De ce souci d’épuration surgit une forme d’esthétique. Malgré leurs trous naissants, mes tee-shirts en mérinos sont d’une sobriété raffinée. Mon jean a la belle allure du vrai denim, mon chapeau australien ultrasouple est patiné par les griffures de branches, le cuir du harnachement luit au soleil. « Cow-boy, où est ton colt ? » me lança un terrassier lors de ma traversée de la
Marne. Je n’ai pourtant pas cherché à me déguiser. Obéissant comme les gardiens de bétail aux strictes contraintes du voyage à cheval, j’ai naturellement retrouvé leur style.
Ne possédant rien de trop, rien ne me manque. C’est une satisfaction que connaissait bien Montaigne, lecteur des stoïciens : « Les biens de la fortune tous tels qu’ils sont, encore faut-il avoir le sentiment propre à les savourer : c’est le jouir, non le posséder qui nous rend heureux. » Je jouis de ce qu’on m’offre au passage, en sachant que je n’emporterai rien avec moi. N’ayant plus de résidence fixe, j’échappe à toute tentation de thésauriser. Quand la mairie d’Épernay me demanda de remplir un formulaire d’autorisation pour le droit à l’image, j’inscrivis comme domicile « itinérant », ce qui me sembla la réponse la plus exacte. Pourquoi pose-t-on si souvent cette question?
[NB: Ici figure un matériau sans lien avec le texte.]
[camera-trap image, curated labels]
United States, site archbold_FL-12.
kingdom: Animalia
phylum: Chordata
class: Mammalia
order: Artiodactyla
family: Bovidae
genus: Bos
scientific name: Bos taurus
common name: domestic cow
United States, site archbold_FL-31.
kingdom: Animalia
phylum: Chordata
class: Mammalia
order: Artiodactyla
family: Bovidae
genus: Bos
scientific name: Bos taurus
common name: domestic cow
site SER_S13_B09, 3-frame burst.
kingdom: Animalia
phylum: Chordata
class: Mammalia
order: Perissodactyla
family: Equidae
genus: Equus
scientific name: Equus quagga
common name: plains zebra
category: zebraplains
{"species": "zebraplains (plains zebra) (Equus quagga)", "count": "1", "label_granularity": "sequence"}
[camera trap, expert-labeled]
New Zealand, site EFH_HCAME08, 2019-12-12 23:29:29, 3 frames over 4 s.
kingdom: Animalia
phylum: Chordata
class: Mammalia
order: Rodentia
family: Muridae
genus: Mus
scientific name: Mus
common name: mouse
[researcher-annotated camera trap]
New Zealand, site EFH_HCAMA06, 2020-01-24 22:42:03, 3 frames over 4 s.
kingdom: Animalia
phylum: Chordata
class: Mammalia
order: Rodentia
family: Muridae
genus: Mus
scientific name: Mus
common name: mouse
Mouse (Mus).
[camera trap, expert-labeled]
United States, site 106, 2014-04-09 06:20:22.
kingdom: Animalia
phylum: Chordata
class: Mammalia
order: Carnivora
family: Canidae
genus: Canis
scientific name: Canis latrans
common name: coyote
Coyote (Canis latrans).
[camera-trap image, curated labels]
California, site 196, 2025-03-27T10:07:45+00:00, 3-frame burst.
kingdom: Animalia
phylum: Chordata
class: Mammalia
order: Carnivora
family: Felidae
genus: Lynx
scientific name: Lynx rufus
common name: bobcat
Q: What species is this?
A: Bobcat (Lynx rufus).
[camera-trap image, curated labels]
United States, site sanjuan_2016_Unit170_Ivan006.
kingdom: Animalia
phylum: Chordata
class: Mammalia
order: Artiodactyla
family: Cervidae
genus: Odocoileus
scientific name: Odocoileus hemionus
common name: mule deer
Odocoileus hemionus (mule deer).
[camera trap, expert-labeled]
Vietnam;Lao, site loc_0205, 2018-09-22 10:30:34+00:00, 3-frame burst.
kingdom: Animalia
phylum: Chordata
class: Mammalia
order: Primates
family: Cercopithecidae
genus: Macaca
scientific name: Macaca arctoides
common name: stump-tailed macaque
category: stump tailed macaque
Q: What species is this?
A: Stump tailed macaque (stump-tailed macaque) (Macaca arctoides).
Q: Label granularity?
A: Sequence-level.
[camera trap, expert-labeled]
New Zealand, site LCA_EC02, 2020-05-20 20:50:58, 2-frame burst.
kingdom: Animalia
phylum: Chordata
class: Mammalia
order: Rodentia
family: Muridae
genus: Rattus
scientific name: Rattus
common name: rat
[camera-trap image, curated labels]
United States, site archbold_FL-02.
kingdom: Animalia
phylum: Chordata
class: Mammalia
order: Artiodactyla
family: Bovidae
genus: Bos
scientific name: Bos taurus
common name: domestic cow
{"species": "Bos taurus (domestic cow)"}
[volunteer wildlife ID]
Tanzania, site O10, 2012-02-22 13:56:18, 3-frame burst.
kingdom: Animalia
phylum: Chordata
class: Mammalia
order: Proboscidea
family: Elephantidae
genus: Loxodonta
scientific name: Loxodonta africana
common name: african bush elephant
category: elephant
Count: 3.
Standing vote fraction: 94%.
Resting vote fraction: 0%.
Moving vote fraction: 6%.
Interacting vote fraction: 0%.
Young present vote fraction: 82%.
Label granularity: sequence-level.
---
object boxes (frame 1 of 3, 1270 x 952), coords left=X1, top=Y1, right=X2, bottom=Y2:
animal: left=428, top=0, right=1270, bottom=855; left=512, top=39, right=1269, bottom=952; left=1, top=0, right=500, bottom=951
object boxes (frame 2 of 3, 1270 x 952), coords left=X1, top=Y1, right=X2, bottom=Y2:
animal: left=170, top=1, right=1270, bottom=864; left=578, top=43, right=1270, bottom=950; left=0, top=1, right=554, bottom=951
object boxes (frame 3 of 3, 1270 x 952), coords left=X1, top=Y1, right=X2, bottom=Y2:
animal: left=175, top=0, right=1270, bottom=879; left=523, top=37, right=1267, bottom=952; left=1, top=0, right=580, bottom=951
N’est-on pas «chez soi » partout où l’on s’installe ? J’ai perdu l’habitude de prendre des clés dans ma poche. J’ai dormi dans une yourte, dans une tente, dans une caravane, dans un tipi, dans un mobile home, dans un salon en travaux, dans un dortoir de vendangeurs, dans un abri de pèlerins… Je me satisfais d’un toit et d’un point d’eau. La seule chose qui m’importe, c’est la chaleur de l’accueil.
Je partage ainsi le dégoût de Montaigne pour l’abondance, misère de notre époque. « Ce n’est pas la disette, écrit-il, c’est plutôt l’abondance qui produit l’avarice.» Avec mon fil et mes aiguilles, je mets un point d’honneur à réparer plutôt qu’à racheter. Mon rapport à l’argent s’est inversé. En tant que snob, je dépensais sans compter. À présent, j’examine chaque étiquette. Non pour gagner du « pouvoir d’achat », mais au contraire pour me rapprocher du prix juste, celui qui rémunère le producteur plutôt que les intermédiaires. Payer 5 euros une « salade fraîcheur » sous plastique quand on peut acheter deux tomates, des oeufs et un concombre pour trois fois moins cher me semble le comble de la vanité. N’est-ce pas le sens premier de « l’économie », science de l’échange qu’Aristote opposait à la « chrématistique », passion de l’accumulation ?
Au dépouillement matériel répond un dépouillement affectif. J’ai tout le temps de penser à mes proches, tout le loisir de les assurer de mon amour, mais ils ne me manquent pas, au sens où le manque est une passion triste, un symptôme d’incomplétude.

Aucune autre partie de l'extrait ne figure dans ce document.